Before Dickory had reached his mother’s cottage Mistress Kate Bonnet came running to meet him, and she did not seem to be the same girl he had left that morning.  Her clothes had been dried and smoothed; even her hat, which had been found in the boat, had been made shapely and wearable, and its ribbons floated in the breeze.  Dickory glanced at her feet, and as he did so, a thrill of strange delight ran through him.  He saw his own Sunday shoes, with silver buckles, and he caught a glimpse of a pair of brown stockings, which he knew went always with those shoes.

“I am quite myself again,” she said, noticing his wide eyes, “and your mother has been good enough to lend me a pair of your shoes and stockings.  Mine are so utterly ruined, and I could not walk barefooted.”

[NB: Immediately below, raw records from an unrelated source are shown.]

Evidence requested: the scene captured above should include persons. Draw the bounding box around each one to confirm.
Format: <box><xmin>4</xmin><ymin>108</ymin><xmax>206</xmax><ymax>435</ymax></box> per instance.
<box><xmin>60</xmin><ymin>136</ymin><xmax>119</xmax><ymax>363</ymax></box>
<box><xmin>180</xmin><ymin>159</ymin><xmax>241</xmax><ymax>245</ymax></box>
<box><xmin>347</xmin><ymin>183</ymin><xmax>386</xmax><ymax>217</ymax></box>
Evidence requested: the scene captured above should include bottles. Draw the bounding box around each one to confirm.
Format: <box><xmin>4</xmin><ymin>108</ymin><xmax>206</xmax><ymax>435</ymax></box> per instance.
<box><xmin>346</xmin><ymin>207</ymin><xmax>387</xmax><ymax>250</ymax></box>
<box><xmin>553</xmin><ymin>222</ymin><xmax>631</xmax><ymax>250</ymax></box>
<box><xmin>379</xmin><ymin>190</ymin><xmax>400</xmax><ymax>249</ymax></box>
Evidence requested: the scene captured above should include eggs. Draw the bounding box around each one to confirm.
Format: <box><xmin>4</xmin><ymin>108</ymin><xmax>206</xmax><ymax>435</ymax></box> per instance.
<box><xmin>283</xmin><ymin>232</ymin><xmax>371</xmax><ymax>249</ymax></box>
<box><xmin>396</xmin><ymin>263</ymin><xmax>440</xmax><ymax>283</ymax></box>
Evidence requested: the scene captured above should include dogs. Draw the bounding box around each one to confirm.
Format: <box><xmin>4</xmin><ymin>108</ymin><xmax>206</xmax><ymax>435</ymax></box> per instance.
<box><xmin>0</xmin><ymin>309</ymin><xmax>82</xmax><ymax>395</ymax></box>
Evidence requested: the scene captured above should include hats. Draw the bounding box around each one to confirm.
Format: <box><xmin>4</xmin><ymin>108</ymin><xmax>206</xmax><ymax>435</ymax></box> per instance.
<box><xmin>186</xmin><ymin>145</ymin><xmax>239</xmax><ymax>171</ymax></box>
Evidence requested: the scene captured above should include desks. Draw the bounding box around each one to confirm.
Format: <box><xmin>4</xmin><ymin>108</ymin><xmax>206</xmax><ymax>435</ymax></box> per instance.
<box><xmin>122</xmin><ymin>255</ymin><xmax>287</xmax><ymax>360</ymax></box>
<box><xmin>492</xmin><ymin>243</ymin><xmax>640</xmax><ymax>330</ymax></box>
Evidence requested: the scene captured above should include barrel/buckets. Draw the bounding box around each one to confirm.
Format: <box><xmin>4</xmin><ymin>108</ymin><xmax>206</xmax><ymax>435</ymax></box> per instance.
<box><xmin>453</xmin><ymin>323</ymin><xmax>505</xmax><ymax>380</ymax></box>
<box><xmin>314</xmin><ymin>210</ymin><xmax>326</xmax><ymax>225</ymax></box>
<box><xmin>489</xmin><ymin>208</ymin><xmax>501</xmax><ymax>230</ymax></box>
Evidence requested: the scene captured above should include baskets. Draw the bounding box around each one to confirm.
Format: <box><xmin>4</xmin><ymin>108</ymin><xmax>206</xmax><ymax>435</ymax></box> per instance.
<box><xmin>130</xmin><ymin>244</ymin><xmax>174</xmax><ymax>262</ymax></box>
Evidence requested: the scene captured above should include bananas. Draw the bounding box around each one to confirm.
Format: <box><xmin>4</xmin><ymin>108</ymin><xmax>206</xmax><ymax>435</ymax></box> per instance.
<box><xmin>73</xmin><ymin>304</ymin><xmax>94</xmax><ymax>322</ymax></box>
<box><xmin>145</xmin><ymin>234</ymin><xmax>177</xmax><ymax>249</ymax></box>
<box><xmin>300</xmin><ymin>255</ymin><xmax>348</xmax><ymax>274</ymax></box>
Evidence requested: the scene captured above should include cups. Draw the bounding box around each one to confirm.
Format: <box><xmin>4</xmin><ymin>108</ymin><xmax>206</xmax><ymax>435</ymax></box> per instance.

Dickory was so filled with pride that this fair being could wear his shoes, and that she was wearing them, that he could only mumble some stupid words about being so glad to serve her.  And she, wise girl, said nothing about the quantities of soft cotton-wool which Dame Charter had been obliged to stuff into the toes before they would stay upon the small feet they covered.

“But my father,” cried Kate, “what of him?  Where is he?”

Now Dame Charter was with them, her eyes hard fixed upon her son.

Dickory, mindful of those eyes, told her what he had to tell, saying as little as possible about Major Bonnet—­because, of course, all that he knew about him was mere hearsay—­but dilating with much vigour upon the shameful conduct of Madam Bonnet; for the young lady ought surely to know what sort of a woman her father’s wife really was, and what she might expect if she should return to her house.  He could have said even more about the interview with the angry woman, but his mother’s eyes were upon him.

Kate heard everything without a word, and then she burst into tears.

“My father,” she sobbed, “carried away, or gone away, and one is as bad as the other!”

“Dickory,” said Dame Charter, “go cut some wood; there is none ready for the kitchen.”

Dickory went away, not sorry, for he did not know how to deport himself with a young lady whose heart was so sorely tried.  He might have discovered a way, if he had been allowed to do so; but that would not have been possible with his mother present.  But, in spite of her sorrow, his heart sang to him that she was wearing his shoes and stockings!  Then he cheerfully brought down his axe upon the wood for the dinner’s cooking.